To be done>
**a.** Based on the 2018 film score article, say whether each statement agrees with it. Answer yes or no for each, and quote the deciding words. (i) The writer left out works that are mainly soundtracks. (ii) The writer credits "Philia" with a blissful string symphony. (iii) The piece is dated December 26, 2018.
**b.** In the 2018 film score article, which track from the If Beale Street Could Talk score does the writer say imprints itself on listeners' hearts?
**c.** Write the next part of the 2018 film score article, starting after its final sentence.

Looking Back: Courtney's Top 10 Favorite Original Film Scores of 2018
by Courtney Howard
December 26, 2018
Great films need an equally great score to back them up. And 2018 has been an incredible year for both! The marriage between sound and image is a special craft that too frequently goes unrecognized or under-appreciated. Depending on your school of thought (what you were taught), original scores should either fold in seamlessly into the fabric of a film or they should stand out as a way to enhance the storytelling. A perfect film, however, knows how to balance both where we can marvel when necessary. The few I've chosen to highlight as my favorites have a shared through-line. Not only are there superficial commonalities (like former members of rock groups making the list), collectively they form a musical time capsule for the year's universally-shared emotions. I've excluded musical creations that are primarily soundtracks (sorry, A Star in Born), but it was still a challenge to narrow down the 10 that deserve to be highlighted (and purchased).
#10. If Beale Street Could Talk by Nicholas Britell
Nicholas Britell's compositions in Barry Jenkins' If Beale Street Could Talk find a balance between burning romantic desire and a scalding sense of injustice. In short, this is a study in contrasts. He takes us on a sonic journey from hopeful optimism with the blissful string symphony of "Eden (Harlem)," all the way to resigned melancholy in the minor keys & horns of the heartbreaking track "Philia." The way he utilizes jazz undertones to tell the story is an unforgettable experience, even for audiences who aren't necessarily fans of that genre. That said, it's "Requiem" that imprints itself on listeners hearts. Britell's work is so potent on its own that when it's mixed with Barry Jenkins' masterful vision of 1970s romance, it's absolutely flooring.

Supplied data>
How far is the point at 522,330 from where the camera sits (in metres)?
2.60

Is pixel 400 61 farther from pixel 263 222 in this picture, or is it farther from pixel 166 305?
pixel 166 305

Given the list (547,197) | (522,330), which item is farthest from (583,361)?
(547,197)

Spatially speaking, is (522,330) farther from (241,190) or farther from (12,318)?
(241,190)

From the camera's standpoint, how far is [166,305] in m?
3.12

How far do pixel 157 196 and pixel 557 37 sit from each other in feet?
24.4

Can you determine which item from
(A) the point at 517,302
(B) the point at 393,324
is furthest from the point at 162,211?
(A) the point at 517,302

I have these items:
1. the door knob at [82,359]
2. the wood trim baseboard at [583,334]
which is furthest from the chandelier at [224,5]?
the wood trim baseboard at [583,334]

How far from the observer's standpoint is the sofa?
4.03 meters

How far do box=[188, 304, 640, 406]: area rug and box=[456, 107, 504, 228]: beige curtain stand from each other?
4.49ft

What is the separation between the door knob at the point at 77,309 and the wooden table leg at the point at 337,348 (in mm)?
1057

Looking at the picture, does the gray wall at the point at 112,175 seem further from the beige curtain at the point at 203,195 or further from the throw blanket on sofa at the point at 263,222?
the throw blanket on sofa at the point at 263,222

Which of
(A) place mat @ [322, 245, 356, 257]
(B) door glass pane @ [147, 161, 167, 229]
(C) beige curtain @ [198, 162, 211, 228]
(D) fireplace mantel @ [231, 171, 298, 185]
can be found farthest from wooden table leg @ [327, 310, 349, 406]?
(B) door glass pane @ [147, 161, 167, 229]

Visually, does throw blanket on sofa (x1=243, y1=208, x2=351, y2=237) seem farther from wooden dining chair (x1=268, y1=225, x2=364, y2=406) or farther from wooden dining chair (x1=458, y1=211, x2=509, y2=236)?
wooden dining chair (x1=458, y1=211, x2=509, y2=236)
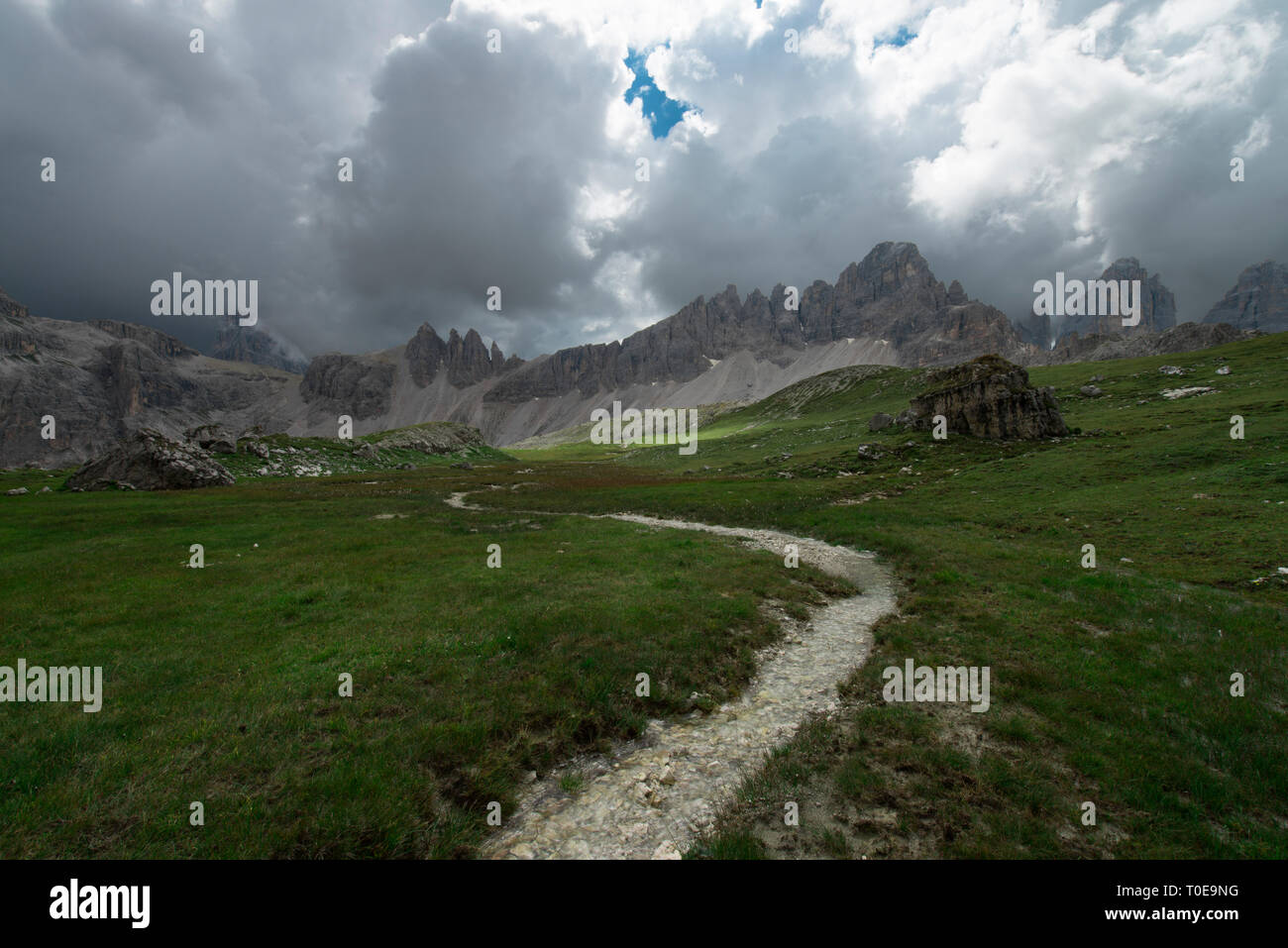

Replies>
**a.**
(i) Yes: "I've excluded musical creations that are primarily soundtracks"
(ii) No: "the blissful string symphony of "Eden (Harlem),"" and "the minor keys & horns of the heartbreaking track "Philia.""
(iii) Yes: "December 26, 2018"

**b.** "Requiem."

**c.**
#9. The Old Man & the Gun by Daniel Hart
There's a lovely ease and charm to composer Daniel Hart's music for this film that's far different (and far less annoying) than what he's done before with director David Lowery. The pair have captured a 70's swing rarely heard in modern films. Lowery builds escalating drama through Hart's jazz-influenced compositions, complementing and augmenting the narrative. The sexy flirtation between Robert Redford and Sissy Spacek portrayed in "The Diner" sequence goes down smoothly – and it only gets better from there. "You're Doing A Great Job" is another highlight from the album. The film itself is a different iteration of the cat-and-mouse games we've seen before, and Hart's wonderful score is reflective of its laid-back vibe.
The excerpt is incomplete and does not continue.